* begin INPUT MATERIAL *

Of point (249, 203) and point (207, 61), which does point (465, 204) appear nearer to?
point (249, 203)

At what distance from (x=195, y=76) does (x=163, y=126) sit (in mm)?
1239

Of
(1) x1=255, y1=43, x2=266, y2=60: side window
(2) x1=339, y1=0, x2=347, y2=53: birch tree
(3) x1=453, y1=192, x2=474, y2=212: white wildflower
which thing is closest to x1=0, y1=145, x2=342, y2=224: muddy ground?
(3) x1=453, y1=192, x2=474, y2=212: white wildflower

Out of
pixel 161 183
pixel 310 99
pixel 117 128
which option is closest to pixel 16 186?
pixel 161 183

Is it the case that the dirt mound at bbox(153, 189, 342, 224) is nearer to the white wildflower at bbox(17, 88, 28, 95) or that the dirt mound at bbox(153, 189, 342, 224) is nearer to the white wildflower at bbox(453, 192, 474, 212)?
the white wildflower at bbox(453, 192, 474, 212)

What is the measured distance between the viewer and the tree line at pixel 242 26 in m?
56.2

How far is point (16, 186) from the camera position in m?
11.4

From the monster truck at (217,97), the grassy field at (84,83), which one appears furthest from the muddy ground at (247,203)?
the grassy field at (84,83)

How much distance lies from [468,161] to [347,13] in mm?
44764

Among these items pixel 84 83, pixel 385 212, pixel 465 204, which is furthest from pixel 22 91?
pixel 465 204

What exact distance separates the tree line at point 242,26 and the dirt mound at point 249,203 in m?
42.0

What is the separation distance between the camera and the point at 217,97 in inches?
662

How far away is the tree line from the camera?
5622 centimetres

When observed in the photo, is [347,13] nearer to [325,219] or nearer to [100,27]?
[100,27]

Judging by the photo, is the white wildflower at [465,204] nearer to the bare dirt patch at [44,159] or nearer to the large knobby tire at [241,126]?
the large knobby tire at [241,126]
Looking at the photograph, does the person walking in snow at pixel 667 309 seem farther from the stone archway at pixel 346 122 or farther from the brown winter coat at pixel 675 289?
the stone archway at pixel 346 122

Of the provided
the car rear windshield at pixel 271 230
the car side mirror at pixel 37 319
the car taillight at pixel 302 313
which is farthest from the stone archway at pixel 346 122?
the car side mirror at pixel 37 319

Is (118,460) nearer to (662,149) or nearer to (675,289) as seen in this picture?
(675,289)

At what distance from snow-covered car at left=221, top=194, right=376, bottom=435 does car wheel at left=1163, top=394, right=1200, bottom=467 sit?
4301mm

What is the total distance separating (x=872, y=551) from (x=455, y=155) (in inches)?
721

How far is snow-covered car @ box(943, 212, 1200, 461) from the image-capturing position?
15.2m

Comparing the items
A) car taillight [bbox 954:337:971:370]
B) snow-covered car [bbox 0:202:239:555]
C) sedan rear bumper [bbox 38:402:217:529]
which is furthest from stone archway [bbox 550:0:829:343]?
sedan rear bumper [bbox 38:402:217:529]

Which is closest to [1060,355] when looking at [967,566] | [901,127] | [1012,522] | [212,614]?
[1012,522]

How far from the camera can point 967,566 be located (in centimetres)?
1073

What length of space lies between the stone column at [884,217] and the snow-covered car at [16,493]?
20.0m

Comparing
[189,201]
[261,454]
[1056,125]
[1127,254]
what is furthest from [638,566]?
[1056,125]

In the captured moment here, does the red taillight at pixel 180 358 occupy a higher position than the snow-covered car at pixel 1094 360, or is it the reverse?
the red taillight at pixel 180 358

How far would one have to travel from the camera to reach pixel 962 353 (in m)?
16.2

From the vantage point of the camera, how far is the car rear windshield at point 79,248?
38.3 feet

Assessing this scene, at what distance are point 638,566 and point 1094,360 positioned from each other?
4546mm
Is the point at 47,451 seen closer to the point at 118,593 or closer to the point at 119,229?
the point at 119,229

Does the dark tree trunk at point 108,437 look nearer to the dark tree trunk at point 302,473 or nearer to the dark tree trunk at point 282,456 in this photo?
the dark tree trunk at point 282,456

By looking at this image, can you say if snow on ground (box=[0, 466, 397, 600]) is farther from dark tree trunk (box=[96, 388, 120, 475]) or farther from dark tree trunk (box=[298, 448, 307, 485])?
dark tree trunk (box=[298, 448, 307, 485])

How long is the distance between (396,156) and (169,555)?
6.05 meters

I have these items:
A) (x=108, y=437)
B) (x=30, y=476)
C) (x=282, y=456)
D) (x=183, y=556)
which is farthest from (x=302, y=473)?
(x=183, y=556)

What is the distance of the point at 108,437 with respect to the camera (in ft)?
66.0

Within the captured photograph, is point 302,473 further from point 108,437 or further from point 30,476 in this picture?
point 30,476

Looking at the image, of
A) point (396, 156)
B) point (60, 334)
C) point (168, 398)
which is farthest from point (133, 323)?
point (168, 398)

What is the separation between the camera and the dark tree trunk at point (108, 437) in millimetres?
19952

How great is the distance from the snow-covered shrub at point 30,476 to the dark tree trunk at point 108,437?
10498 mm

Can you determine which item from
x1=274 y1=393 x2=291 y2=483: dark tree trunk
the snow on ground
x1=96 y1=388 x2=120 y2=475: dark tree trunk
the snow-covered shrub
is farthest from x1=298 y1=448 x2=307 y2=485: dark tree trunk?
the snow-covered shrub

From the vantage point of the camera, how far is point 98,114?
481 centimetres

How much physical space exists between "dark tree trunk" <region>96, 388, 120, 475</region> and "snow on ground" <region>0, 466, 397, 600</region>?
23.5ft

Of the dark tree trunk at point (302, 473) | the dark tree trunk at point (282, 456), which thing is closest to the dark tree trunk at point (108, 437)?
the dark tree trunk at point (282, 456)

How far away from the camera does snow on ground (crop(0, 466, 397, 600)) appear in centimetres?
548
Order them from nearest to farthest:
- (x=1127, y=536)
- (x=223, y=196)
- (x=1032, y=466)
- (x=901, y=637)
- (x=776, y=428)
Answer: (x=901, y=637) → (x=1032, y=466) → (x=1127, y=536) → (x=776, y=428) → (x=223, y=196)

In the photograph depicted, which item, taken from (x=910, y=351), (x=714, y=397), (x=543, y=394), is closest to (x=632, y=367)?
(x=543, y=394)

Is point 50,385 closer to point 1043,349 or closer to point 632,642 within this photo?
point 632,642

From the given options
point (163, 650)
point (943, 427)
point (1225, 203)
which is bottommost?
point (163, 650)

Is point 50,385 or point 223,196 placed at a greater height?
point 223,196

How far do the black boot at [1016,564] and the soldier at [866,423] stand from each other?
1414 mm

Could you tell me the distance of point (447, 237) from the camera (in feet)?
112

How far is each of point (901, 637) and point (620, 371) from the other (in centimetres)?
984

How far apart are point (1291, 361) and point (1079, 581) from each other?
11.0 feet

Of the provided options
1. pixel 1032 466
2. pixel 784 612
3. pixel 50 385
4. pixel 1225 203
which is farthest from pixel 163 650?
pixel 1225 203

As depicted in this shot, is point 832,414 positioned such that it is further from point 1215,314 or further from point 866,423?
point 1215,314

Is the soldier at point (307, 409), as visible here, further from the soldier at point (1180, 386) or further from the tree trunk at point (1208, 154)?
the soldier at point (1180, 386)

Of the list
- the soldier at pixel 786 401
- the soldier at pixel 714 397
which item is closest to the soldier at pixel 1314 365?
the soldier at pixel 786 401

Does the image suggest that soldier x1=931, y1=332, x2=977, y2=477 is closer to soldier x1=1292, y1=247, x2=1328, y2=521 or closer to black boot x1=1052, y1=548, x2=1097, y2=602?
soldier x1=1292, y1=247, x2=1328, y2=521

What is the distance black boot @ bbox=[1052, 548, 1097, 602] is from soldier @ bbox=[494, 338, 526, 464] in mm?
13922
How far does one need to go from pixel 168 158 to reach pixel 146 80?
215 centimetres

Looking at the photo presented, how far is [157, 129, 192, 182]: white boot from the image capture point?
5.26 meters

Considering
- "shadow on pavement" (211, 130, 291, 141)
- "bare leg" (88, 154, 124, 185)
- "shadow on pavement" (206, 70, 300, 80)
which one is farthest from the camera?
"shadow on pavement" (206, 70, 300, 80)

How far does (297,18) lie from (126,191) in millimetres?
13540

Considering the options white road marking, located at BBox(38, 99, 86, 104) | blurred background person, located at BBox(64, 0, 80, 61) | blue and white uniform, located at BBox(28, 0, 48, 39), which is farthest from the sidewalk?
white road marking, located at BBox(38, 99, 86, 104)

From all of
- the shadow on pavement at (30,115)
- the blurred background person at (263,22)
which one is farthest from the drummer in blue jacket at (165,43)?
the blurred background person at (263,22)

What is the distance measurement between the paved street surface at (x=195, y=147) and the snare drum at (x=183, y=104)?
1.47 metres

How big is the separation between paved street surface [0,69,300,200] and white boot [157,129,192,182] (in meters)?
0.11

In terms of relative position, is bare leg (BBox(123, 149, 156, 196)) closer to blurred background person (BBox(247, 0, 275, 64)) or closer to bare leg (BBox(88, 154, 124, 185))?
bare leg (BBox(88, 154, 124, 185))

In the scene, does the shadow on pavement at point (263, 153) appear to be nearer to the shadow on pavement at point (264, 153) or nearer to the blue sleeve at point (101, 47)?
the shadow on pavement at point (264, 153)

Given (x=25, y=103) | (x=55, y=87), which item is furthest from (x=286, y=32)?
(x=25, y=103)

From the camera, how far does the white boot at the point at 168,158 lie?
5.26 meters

* end INPUT MATERIAL *

▶ _WRITTEN EXERCISE_
Retype only the lines running from the line with "In terms of" to the end of the listing, including both of those lines.

▶ _SOLUTION_
In terms of relative position, is bare leg (BBox(123, 149, 156, 196)) closer to blurred background person (BBox(247, 0, 275, 64)) or closer to bare leg (BBox(88, 154, 124, 185))?
bare leg (BBox(88, 154, 124, 185))

In the scene, does the shadow on pavement at point (263, 153) appear to be nearer to the shadow on pavement at point (264, 153) or nearer to the blue sleeve at point (101, 47)?
the shadow on pavement at point (264, 153)

Given (x=25, y=103) | (x=55, y=87), which item is furthest from (x=286, y=32)?
(x=25, y=103)

From the camera, how far does the white boot at the point at 168,158 lie?
5.26 meters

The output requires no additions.